▸ Instructions for the task
Those lines of the data that hold the word "United" are to be copied out.

▸ Extracted information
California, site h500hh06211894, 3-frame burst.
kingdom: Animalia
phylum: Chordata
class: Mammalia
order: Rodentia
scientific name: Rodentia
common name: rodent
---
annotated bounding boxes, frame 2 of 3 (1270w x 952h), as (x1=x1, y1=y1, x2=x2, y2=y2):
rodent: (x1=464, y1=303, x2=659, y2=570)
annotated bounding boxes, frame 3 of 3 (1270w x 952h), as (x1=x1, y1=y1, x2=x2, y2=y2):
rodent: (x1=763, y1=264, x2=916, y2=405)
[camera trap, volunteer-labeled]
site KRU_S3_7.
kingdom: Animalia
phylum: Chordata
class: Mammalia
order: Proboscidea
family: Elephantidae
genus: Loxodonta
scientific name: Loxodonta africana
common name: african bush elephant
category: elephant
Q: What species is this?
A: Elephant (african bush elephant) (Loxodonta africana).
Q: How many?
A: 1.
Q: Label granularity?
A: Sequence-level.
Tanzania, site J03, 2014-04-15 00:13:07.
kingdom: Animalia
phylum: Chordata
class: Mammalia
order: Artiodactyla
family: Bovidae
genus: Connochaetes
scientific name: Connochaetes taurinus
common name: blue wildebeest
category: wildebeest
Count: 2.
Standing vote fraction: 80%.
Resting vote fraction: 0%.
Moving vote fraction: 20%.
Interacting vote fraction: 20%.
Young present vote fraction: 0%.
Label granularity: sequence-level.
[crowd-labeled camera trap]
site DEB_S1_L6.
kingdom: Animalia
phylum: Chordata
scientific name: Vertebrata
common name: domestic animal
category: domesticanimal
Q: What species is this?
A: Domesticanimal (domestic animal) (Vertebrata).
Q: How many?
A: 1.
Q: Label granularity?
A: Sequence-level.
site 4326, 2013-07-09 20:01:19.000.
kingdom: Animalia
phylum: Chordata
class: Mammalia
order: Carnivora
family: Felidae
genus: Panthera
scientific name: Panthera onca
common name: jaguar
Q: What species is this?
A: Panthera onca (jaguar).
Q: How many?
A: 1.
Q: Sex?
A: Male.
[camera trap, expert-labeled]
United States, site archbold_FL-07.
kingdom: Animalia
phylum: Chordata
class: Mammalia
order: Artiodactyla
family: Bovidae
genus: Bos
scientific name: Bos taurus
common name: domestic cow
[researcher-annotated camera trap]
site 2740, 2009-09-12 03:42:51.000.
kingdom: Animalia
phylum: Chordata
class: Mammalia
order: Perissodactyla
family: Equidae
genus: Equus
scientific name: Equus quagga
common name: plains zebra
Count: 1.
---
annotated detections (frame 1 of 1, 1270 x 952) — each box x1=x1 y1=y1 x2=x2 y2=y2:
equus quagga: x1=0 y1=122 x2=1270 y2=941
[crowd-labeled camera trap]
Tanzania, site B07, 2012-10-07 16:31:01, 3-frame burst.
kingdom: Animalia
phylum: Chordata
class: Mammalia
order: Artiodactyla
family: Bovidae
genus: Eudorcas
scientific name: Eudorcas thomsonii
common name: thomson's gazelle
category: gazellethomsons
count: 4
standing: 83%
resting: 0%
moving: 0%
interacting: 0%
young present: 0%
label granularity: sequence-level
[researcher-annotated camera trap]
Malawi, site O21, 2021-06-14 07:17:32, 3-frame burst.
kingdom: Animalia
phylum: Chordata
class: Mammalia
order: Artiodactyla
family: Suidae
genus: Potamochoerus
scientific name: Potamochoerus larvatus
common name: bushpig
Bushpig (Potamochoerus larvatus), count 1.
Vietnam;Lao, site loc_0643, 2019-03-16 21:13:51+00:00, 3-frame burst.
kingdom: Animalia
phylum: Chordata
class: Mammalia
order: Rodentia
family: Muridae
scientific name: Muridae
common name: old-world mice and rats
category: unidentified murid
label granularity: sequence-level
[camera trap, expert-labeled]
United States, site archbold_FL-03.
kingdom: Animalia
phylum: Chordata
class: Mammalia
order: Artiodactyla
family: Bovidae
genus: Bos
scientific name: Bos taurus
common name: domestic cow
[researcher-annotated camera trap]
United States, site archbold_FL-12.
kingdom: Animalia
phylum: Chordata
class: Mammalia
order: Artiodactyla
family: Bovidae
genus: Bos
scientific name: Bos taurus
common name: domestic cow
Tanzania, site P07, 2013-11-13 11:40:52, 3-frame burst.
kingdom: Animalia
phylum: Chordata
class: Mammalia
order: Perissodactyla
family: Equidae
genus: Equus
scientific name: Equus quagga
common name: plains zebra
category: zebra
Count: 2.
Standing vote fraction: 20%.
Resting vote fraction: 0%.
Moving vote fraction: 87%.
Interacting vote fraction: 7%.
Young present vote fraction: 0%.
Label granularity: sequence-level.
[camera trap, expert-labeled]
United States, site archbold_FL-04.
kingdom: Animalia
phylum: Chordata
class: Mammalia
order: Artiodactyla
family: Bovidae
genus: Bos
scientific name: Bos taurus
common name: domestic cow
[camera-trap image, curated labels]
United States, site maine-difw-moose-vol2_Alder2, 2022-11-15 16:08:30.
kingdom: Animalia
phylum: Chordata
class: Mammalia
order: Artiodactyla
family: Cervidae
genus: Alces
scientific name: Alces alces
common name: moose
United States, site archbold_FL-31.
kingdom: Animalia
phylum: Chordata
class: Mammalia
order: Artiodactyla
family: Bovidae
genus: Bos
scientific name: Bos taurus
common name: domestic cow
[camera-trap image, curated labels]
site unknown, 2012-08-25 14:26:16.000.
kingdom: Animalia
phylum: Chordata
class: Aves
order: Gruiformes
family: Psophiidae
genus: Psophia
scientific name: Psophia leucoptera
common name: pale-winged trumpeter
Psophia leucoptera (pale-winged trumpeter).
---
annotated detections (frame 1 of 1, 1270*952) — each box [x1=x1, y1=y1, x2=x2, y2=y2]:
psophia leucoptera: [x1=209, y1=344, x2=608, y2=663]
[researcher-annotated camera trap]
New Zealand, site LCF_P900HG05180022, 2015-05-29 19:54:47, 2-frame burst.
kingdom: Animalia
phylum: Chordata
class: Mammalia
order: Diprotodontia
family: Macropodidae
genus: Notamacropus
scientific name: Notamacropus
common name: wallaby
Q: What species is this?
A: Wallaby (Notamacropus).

▸ Written solution
United States, site archbold_FL-07.
United States, site archbold_FL-03.
United States, site archbold_FL-12.
United States, site archbold_FL-04.
United States, site maine-difw-moose-vol2_Alder2, 2022-11-15 16:08:30.
United States, site archbold_FL-31.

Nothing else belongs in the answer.